🤖 AI Summary
This work addresses the limitations of existing world modeling approaches, which overly rely on pixel-level reconstruction—hindering semantic understanding—and suffer from error accumulation during inference due to direct observation prediction. To overcome these issues, the authors propose FRAPPE, a framework employing a two-stage fine-tuning strategy: first predicting latent representations of future observations to bypass the pixel reconstruction bottleneck, then aligning representations from multiple vision foundation models in parallel. This approach reduces dependence on action-labeled data while enhancing the policy’s general-purpose perceptual capabilities. Evaluated on the RoboTwin benchmark and real-world robotic tasks, FRAPPE significantly outperforms current methods, demonstrating exceptional generalization in long-horizon execution and unseen environments.
📝 Abstract
Enabling VLA models to predict environmental dynamics, known as world modeling, has been recognized as essential for improving robotic reasoning and generalization. However, current approaches face two main issues: 1. The training objective forces models to over-emphasize pixel-level reconstruction, which constrains semantic learning and generalization 2. Reliance on predicted future observations during inference often leads to error accumulation.
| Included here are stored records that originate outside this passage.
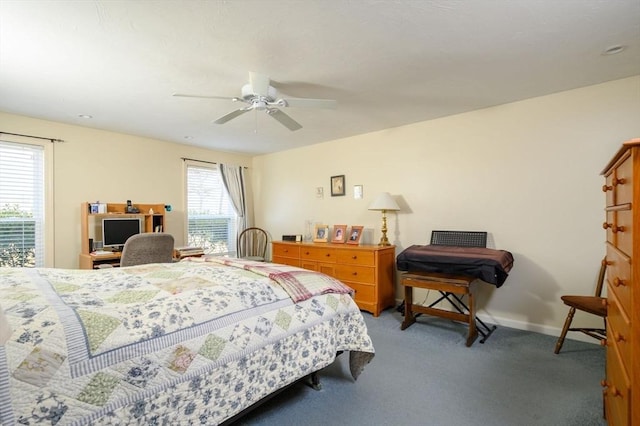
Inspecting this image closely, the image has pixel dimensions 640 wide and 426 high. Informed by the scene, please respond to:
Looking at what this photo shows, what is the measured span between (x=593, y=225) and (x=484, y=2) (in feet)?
7.47

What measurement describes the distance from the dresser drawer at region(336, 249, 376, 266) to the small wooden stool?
505 millimetres

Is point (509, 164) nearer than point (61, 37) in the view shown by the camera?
No

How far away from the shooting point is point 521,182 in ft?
10.1

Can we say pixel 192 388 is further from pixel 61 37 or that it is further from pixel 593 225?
pixel 593 225

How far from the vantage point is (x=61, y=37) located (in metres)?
1.91

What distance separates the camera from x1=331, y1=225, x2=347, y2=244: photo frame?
428 cm

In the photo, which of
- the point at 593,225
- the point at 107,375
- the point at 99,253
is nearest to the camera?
the point at 107,375

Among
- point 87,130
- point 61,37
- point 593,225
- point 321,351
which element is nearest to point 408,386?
point 321,351

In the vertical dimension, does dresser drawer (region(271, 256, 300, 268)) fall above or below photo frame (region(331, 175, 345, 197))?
below

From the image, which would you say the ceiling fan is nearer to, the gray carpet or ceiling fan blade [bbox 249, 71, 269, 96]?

To address these challenges, we introduce Future Representation Alignment via Parallel Progressive Expansion (FRAPPE). Our method adopts a two-stage fine-tuning strategy: In the mid-training phase, the model learns to predict the latent representations of future observations; In the post-training phase, we expand the computational workload in parallel and align the representation simultaneously with multiple different visual foundation models. By significantly improving fine-tuning efficiency and reducing dependence on action-annotated data, FRAPPE provides a scalable and data-efficient pathway to enhance world-awareness in generalist robotic policies. Experiments on the RoboTwin benchmark and real-world tasks demonstrate that FRAPPE outperforms state-of-the-art approaches and shows strong generalization in long-horizon and unseen scenarios.